Saved entries:

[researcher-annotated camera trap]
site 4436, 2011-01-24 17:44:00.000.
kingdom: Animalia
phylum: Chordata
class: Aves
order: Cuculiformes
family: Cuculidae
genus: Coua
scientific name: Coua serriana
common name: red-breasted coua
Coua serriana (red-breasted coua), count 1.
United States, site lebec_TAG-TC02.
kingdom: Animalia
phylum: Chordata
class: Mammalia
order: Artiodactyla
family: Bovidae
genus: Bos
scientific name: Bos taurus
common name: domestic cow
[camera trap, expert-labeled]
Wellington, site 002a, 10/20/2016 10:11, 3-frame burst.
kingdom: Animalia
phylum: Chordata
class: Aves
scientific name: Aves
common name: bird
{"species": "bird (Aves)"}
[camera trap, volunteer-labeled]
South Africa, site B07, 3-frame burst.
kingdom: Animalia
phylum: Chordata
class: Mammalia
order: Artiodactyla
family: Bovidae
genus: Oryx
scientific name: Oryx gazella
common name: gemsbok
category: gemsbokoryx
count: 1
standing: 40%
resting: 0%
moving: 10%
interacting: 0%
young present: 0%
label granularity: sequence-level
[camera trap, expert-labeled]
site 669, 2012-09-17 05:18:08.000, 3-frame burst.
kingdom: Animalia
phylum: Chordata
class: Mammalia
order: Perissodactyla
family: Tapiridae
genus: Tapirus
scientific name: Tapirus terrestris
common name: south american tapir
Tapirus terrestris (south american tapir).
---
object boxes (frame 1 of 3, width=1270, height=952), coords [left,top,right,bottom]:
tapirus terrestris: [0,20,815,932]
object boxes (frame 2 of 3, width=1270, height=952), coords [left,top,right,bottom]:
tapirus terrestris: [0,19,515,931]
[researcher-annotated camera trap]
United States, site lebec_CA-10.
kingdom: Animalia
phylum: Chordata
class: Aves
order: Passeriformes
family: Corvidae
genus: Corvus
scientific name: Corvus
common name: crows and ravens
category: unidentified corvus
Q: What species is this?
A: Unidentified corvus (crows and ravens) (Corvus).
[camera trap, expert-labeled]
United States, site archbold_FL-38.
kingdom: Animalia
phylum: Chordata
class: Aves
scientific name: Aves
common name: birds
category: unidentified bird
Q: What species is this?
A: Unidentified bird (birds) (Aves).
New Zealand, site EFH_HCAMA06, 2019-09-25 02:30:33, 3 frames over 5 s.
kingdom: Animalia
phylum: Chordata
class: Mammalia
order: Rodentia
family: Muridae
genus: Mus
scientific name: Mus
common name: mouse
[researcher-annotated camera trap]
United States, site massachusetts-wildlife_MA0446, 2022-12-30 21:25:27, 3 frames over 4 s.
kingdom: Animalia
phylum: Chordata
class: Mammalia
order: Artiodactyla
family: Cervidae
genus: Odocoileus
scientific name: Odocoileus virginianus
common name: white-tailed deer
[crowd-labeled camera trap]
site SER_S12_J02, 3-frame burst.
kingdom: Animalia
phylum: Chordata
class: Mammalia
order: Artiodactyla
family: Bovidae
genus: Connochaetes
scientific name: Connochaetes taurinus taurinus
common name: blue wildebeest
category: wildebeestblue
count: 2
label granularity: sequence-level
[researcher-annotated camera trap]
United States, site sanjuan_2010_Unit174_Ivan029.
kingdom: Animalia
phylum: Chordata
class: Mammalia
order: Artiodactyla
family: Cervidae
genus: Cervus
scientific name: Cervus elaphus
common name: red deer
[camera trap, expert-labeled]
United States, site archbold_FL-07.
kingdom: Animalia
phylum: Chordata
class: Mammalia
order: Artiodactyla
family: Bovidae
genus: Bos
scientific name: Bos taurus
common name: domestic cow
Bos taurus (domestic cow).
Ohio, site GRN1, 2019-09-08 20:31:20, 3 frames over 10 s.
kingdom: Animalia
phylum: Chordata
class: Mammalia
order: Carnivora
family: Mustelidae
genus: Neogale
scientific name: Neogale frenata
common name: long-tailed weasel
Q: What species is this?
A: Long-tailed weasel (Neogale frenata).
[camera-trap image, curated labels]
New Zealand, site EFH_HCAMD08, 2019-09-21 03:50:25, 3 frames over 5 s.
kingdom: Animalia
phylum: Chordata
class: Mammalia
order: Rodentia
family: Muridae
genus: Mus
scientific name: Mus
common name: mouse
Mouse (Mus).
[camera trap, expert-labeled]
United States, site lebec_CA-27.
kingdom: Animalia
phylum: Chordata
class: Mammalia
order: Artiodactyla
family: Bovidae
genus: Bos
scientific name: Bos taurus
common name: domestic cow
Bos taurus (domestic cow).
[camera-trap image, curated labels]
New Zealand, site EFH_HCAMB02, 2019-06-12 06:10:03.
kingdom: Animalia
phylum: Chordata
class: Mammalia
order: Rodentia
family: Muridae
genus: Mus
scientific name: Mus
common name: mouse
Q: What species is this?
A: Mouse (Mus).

- The task
Copy each line of the data exactly, leaving nothing out.

- Solved problem
[researcher-annotated camera trap]
site 4436, 2011-01-24 17:44:00.000.
kingdom: Animalia
phylum: Chordata
class: Aves
order: Cuculiformes
family: Cuculidae
genus: Coua
scientific name: Coua serriana
common name: red-breasted coua
Coua serriana (red-breasted coua), count 1.
United States, site lebec_TAG-TC02.
kingdom: Animalia
phylum: Chordata
class: Mammalia
order: Artiodactyla
family: Bovidae
genus: Bos
scientific name: Bos taurus
common name: domestic cow
[camera trap, expert-labeled]
Wellington, site 002a, 10/20/2016 10:11, 3-frame burst.
kingdom: Animalia
phylum: Chordata
class: Aves
scientific name: Aves
common name: bird
{"species": "bird (Aves)"}
[camera trap, volunteer-labeled]
South Africa, site B07, 3-frame burst.
kingdom: Animalia
phylum: Chordata
class: Mammalia
order: Artiodactyla
family: Bovidae
genus: Oryx
scientific name: Oryx gazella
common name: gemsbok
category: gemsbokoryx
count: 1
standing: 40%
resting: 0%
moving: 10%
interacting: 0%
young present: 0%
label granularity: sequence-level
[camera trap, expert-labeled]
site 669, 2012-09-17 05:18:08.000, 3-frame burst.
kingdom: Animalia
phylum: Chordata
class: Mammalia
order: Perissodactyla
family: Tapiridae
genus: Tapirus
scientific name: Tapirus terrestris
common name: south american tapir
Tapirus terrestris (south american tapir).
---
object boxes (frame 1 of 3, width=1270, height=952), coords [left,top,right,bottom]:
tapirus terrestris: [0,20,815,932]
object boxes (frame 2 of 3, width=1270, height=952), coords [left,top,right,bottom]:
tapirus terrestris: [0,19,515,931]
[researcher-annotated camera trap]
United States, site lebec_CA-10.
kingdom: Animalia
phylum: Chordata
class: Aves
order: Passeriformes
family: Corvidae
genus: Corvus
scientific name: Corvus
common name: crows and ravens
category: unidentified corvus
Q: What species is this?
A: Unidentified corvus (crows and ravens) (Corvus).
[camera trap, expert-labeled]
United States, site archbold_FL-38.
kingdom: Animalia
phylum: Chordata
class: Aves
scientific name: Aves
common name: birds
category: unidentified bird
Q: What species is this?
A: Unidentified bird (birds) (Aves).
New Zealand, site EFH_HCAMA06, 2019-09-25 02:30:33, 3 frames over 5 s.
kingdom: Animalia
phylum: Chordata
class: Mammalia
order: Rodentia
family: Muridae
genus: Mus
scientific name: Mus
common name: mouse
[researcher-annotated camera trap]
United States, site massachusetts-wildlife_MA0446, 2022-12-30 21:25:27, 3 frames over 4 s.
kingdom: Animalia
phylum: Chordata
class: Mammalia
order: Artiodactyla
family: Cervidae
genus: Odocoileus
scientific name: Odocoileus virginianus
common name: white-tailed deer
[crowd-labeled camera trap]
site SER_S12_J02, 3-frame burst.
kingdom: Animalia
phylum: Chordata
class: Mammalia
order: Artiodactyla
family: Bovidae
genus: Connochaetes
scientific name: Connochaetes taurinus taurinus
common name: blue wildebeest
category: wildebeestblue
count: 2
label granularity: sequence-level
[researcher-annotated camera trap]
United States, site sanjuan_2010_Unit174_Ivan029.
kingdom: Animalia
phylum: Chordata
class: Mammalia
order: Artiodactyla
family: Cervidae
genus: Cervus
scientific name: Cervus elaphus
common name: red deer
[camera trap, expert-labeled]
United States, site archbold_FL-07.
kingdom: Animalia
phylum: Chordata
class: Mammalia
order: Artiodactyla
family: Bovidae
genus: Bos
scientific name: Bos taurus
common name: domestic cow
Bos taurus (domestic cow).
Ohio, site GRN1, 2019-09-08 20:31:20, 3 frames over 10 s.
kingdom: Animalia
phylum: Chordata
class: Mammalia
order: Carnivora
family: Mustelidae
genus: Neogale
scientific name: Neogale frenata
common name: long-tailed weasel
Q: What species is this?
A: Long-tailed weasel (Neogale frenata).
[camera-trap image, curated labels]
New Zealand, site EFH_HCAMD08, 2019-09-21 03:50:25, 3 frames over 5 s.
kingdom: Animalia
phylum: Chordata
class: Mammalia
order: Rodentia
family: Muridae
genus: Mus
scientific name: Mus
common name: mouse
Mouse (Mus).
[camera trap, expert-labeled]
United States, site lebec_CA-27.
kingdom: Animalia
phylum: Chordata
class: Mammalia
order: Artiodactyla
family: Bovidae
genus: Bos
scientific name: Bos taurus
common name: domestic cow
Bos taurus (domestic cow).
[camera-trap image, curated labels]
New Zealand, site EFH_HCAMB02, 2019-06-12 06:10:03.
kingdom: Animalia
phylum: Chordata
class: Mammalia
order: Rodentia
family: Muridae
genus: Mus
scientific name: Mus
common name: mouse
Q: What species is this?
A: Mouse (Mus).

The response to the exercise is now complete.